Don't think I'm being a Little Englander, about this - I would also love to see more books promoted that are translated, hear more voices from other parts of the world. But the US already dominates TV and film created for young adults. Why should it be inevitable that it also rules the YA book charts?


Sophia Bennett said...

Absolutely, Keren. Couldn't agree more. I'm currently writing non-fiction for this wonderful age-group. Then on to pastures new ...

Kelly McCaughrain said...

Very interesting stats! Something I hadn't really thought about. Maybe it's easier for publishers to push YA stuff here because if it has already done well in America then most of their advertising is already done for them and we've probably heard of the book via the internet.

Rowena House said...

Very well said, Keren. Books being low investment (relatively speaking) ought to be one market which bucks the 'show business' trend of US dominance.

Barbara Band said...

I don't think it's an abandonment of UK YA by young people, I think it's the lure of a story and characters they can identify with but in a setting that has more appeal. These readers grow up with a media dominated by the US - most of the films they watch are set in the USA, they follow US culture with their clothes, food, music, etc. It's no wonder that they want to read about that world too. I know when I'm in New York I feel as if I'm on a film set, definitely don't feel like that when I'm in London (which I should add is my favourite city in the world as well as being my home town).
They want to read about teenagers with the same issues they have, dealing with the same problems, facing the same situations … but put all that in a US setting and it probably feels more edgy than if it was set in a run-down council estate which is probably all too familiar to them.

Penny Dolan said...

Keren, an excellent & well-grounded post which I missed yesterday and which makes me angry too.
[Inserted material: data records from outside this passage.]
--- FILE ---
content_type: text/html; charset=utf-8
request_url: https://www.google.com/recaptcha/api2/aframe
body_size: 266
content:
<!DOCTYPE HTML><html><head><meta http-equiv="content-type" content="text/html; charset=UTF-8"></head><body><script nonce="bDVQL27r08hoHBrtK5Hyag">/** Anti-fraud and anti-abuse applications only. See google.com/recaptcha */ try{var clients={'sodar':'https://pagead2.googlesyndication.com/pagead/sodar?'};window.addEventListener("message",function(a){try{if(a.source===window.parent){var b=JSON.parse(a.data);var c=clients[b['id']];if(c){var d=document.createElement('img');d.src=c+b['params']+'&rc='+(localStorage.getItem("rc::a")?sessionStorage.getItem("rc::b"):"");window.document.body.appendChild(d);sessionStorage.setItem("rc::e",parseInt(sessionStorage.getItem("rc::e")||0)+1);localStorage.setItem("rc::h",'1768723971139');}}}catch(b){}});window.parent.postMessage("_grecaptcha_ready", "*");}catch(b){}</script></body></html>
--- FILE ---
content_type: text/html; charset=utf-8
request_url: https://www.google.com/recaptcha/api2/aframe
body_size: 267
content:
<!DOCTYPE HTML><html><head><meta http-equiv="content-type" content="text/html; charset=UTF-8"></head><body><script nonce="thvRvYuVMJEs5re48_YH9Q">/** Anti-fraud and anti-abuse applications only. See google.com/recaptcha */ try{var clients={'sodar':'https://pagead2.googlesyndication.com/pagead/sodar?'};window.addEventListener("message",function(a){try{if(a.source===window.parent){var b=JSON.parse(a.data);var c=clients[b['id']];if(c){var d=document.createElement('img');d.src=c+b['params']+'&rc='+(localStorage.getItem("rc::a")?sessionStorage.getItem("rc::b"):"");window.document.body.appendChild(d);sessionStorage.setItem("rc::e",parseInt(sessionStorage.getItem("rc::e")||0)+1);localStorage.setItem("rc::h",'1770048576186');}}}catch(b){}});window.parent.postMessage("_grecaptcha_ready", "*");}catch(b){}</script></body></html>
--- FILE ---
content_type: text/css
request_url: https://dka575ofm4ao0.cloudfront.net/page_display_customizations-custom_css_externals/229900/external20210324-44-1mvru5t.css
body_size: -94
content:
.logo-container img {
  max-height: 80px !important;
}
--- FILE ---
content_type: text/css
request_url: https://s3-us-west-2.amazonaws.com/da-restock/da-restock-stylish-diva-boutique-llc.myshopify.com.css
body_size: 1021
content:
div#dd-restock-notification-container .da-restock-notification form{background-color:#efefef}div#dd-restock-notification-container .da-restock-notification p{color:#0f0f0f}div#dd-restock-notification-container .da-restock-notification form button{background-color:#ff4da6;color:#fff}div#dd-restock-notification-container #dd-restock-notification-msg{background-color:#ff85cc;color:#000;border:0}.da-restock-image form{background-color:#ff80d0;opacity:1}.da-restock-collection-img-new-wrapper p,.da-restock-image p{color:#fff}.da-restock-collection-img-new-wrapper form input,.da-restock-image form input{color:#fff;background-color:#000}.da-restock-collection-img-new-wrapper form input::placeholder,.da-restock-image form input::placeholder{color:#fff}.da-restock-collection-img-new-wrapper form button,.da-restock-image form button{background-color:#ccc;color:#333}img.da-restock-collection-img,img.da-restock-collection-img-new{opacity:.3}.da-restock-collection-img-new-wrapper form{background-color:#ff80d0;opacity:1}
Barbara, that's a good point about the apparent "glamour" of the US setting against the dull (and rainy?) every-dayness of here, yet when there are few UKYA books pushed & promoted and fewer linked to tv or films, the odds don't seem rightly or kindly stacked. How do the kids get to hear of the books and voices?

Keren David said...

I'm not sure that I agree, Barbara. I think that teenagers are happy to read British-based books, and will borrow them from school libraries, say. But when people - not just teenagers - buy books, they tend to go for the ones linked to films or TV. And if you look on a Waterstone's table, for example, most of the YA books there are American.